HKF, how crazy would it be for you, as such a big fan if Deron finds a home in LA, your favorite team?

I'm rooting for us, but most importantly, you... (corny, I know.. but I know how the feeling is when the NY Jets drafted my boy Vilma so I can relate to it).


----------



## HKF (Dec 10, 2002)

Well I wanted Danny Granger to get drafted by the Clippers, so I could get free Clipper tickets next to his groupies. Alas, that's not going to happen, because he'll be gone by then. I'm not sure how much I want Deron on the Lakers. I'm a Laker fan, but Deron is a PG who sets the table for the team.
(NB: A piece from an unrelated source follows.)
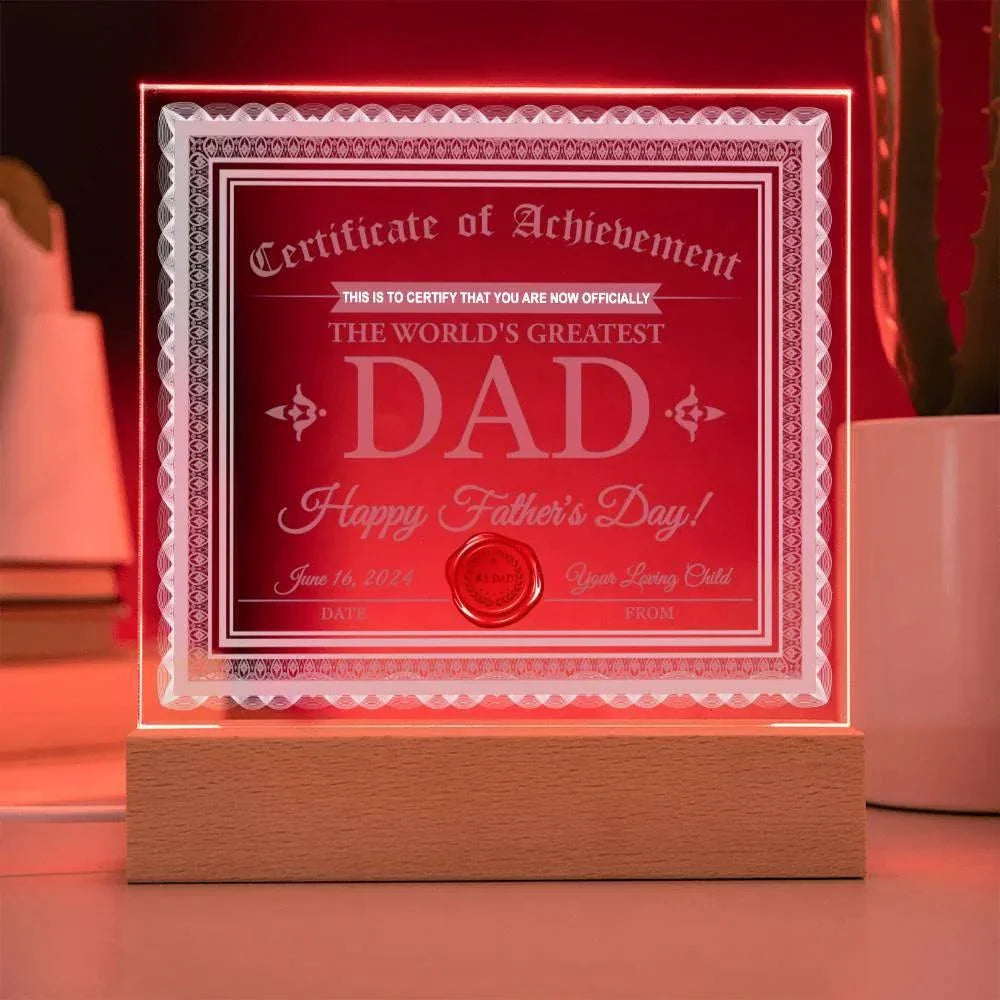 World’s Greatest Dad Certificate LED Acrylic Plaque – Personalized Father’s Day Gift with Custom Name and Date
I want a team to hand him the keys and let him drive the bus.

On the Lakers he'd be in the triangle always deferring to Odom and Kobe. Frankly, that's a waste of his talent. So I want him in New Orleans, where he'll jump right into Byron Scott's motion offense (which he played for the last two years in Illinois). I'm more about the players I like fitting in and excelling, then going to my favorite team. 

Now Ben Gordon on the other hand, would be perfect for the Triangle and the Lakers. That's not happening though.


----------



## thegza (Feb 18, 2003)

Lamar Odom isn't guaranteed to have the ball in his hand all the time. I think some are taking the role of Phil Jackson too highly and may expect Odom to change. It's all about patience, and I think in the long run.. playing with Kobe will allow Deron to improve as a player and slowly have a larger role in the offense.

But, yeah.. I feel ya. I just see Deron as the perfect PG defensively for the Lakers, smart enough to run the triangle, and may not show as much as he COULD but it'll lead to more ball games won.


----------



## HKF (Dec 10, 2002)

Well in that case, that's why I don't want Deron on the Lakers. I want him to show every single thing he can as an individual on the basketball court.


----------



## jalen5 (Nov 19, 2004)

SeaNet said:


> I think Deron's got "it," whatever "it" is. He's my top PG coming out this year.



Deron might have "it" , but Paul has "it" as well. They are both going to be good PG's in the league, along with Felton and probably Jack, too. Paul has always been my choice of the bunch. I'm very inconsistent with my feelings about Deron. I'll say this though, if Paul's gone (and Marvin is, too) when the Hornets draft, I think Deron would be a good pick.


----------



## Vermillion (Mar 23, 2004)

cmd34 said:


> He would look awfully dam good in Purple and Gold. By far, my favorite prospect in this draft.


Yeah....too bad he won't slide that far. 

Personally, I'd take Paul and Felton over him.


----------



## Brian34Cook (Mar 26, 2003)

And I'd take Deron over them both :banana:


----------